InternLM—China’s Best (Unverified)
A technical report of InternLM on 6⁄7. It consisted of 104 billion parameters, was trained on 1.6 trillion tokens, and was fine-tuned for performance in Chinese.
The authors claimed that it performed second-best on the Chinese language benchmark C-Eval, right after GPT4. In addition, it performed at the level of GPT3.5 in one-shot MMLU. A version fine-tuned for programming also performed similarly to GPT3.5 in coding benchmarks like HumanEval.
Notable takeaways:
Significant effort was put into parallelization to help evade the US chip ban. I don’t know how impressive this actually is.
It achieved GPT3.5-level performance with similar-ish levels of compute and data. The China-America algorithmic gap is shrinking.
My gut feeling is that the model was very specifically fine-tuned for performing well on standardized tests, especially those in Chinese (GK/Gao Kao is the Chinese College entrance exam). It was also consistently bad with math.
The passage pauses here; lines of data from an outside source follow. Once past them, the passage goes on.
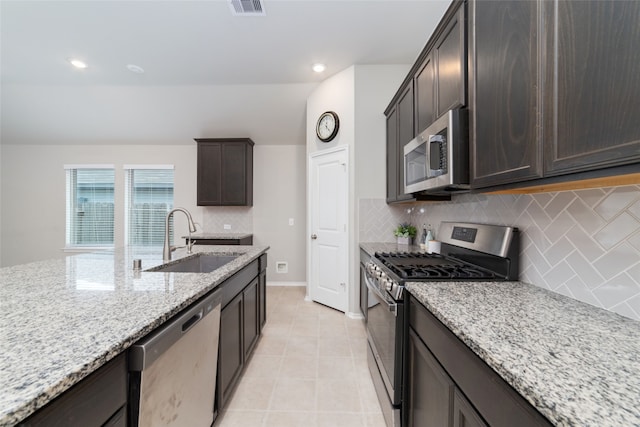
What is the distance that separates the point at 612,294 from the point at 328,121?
9.59ft

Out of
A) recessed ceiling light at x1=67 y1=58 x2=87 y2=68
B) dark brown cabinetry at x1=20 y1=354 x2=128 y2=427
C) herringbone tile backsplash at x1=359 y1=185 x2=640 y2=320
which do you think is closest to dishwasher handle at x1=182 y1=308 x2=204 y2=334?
dark brown cabinetry at x1=20 y1=354 x2=128 y2=427

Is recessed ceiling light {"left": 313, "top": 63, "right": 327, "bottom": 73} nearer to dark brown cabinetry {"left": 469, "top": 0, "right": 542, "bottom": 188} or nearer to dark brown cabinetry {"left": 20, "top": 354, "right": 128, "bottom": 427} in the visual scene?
dark brown cabinetry {"left": 469, "top": 0, "right": 542, "bottom": 188}

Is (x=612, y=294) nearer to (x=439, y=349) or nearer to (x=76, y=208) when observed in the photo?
(x=439, y=349)

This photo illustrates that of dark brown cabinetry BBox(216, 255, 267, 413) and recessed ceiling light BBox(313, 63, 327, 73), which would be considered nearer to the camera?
dark brown cabinetry BBox(216, 255, 267, 413)

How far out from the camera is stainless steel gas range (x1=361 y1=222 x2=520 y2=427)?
1295mm

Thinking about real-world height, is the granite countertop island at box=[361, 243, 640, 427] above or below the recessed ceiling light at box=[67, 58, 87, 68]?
below

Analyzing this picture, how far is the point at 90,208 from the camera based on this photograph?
4758 mm

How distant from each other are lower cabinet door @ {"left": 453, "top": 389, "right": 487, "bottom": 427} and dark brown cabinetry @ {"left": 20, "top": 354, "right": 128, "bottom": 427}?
1.00 metres

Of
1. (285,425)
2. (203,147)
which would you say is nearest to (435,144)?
(285,425)

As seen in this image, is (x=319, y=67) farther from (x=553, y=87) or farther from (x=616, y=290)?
(x=616, y=290)

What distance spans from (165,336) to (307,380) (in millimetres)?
1391

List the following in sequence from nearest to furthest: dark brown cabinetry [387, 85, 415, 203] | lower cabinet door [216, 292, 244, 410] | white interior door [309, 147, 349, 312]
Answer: lower cabinet door [216, 292, 244, 410], dark brown cabinetry [387, 85, 415, 203], white interior door [309, 147, 349, 312]

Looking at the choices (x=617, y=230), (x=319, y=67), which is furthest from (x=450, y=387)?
(x=319, y=67)

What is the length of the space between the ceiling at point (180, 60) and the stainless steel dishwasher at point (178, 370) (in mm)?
2437
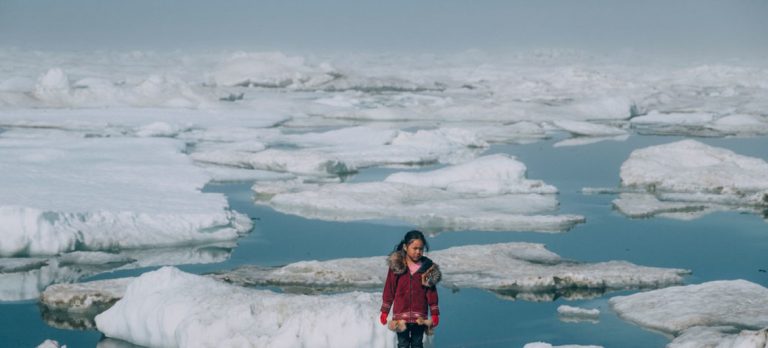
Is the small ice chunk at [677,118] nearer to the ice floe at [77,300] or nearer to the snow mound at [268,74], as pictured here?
the snow mound at [268,74]

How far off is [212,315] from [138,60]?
44.6 m

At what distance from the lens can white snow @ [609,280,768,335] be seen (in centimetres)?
602

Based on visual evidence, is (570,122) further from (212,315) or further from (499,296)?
(212,315)

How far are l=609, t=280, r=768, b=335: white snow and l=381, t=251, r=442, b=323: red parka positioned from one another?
7.96 feet

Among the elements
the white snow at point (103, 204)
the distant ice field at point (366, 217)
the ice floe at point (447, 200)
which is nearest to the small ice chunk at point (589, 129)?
the distant ice field at point (366, 217)

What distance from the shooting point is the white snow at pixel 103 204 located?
7988 mm

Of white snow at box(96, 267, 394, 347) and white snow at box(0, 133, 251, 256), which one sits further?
white snow at box(0, 133, 251, 256)

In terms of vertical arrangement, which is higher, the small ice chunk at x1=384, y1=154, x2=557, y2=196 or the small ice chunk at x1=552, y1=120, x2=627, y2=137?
the small ice chunk at x1=552, y1=120, x2=627, y2=137

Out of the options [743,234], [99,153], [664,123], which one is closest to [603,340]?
[743,234]

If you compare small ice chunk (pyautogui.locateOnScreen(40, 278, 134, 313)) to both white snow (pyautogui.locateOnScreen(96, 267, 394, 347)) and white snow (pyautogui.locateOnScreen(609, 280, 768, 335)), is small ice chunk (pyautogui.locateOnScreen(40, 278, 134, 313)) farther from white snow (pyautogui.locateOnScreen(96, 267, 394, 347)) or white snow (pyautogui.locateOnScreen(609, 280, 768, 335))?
white snow (pyautogui.locateOnScreen(609, 280, 768, 335))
I’m confused about the parallelization part and what it implies. It says the model was trained on 2K GPUs but GPT-4 was probably trained on 1 OOM more than that right?
Parallelization part (data parallelism, tensor parallelism, pipeline parallelism, ZeRO) is completely standard. See Efficient Training on Multiple GPUs by Hugging Face for a standard description. Failure recovery part is relatively unusual.
I don’t get what the parallelization strategy should have to do with the chip ban? It sounds like just a basic parallelism approach.
You’re right. I was pretty tired when I wrote this and am not sure where that thought came from.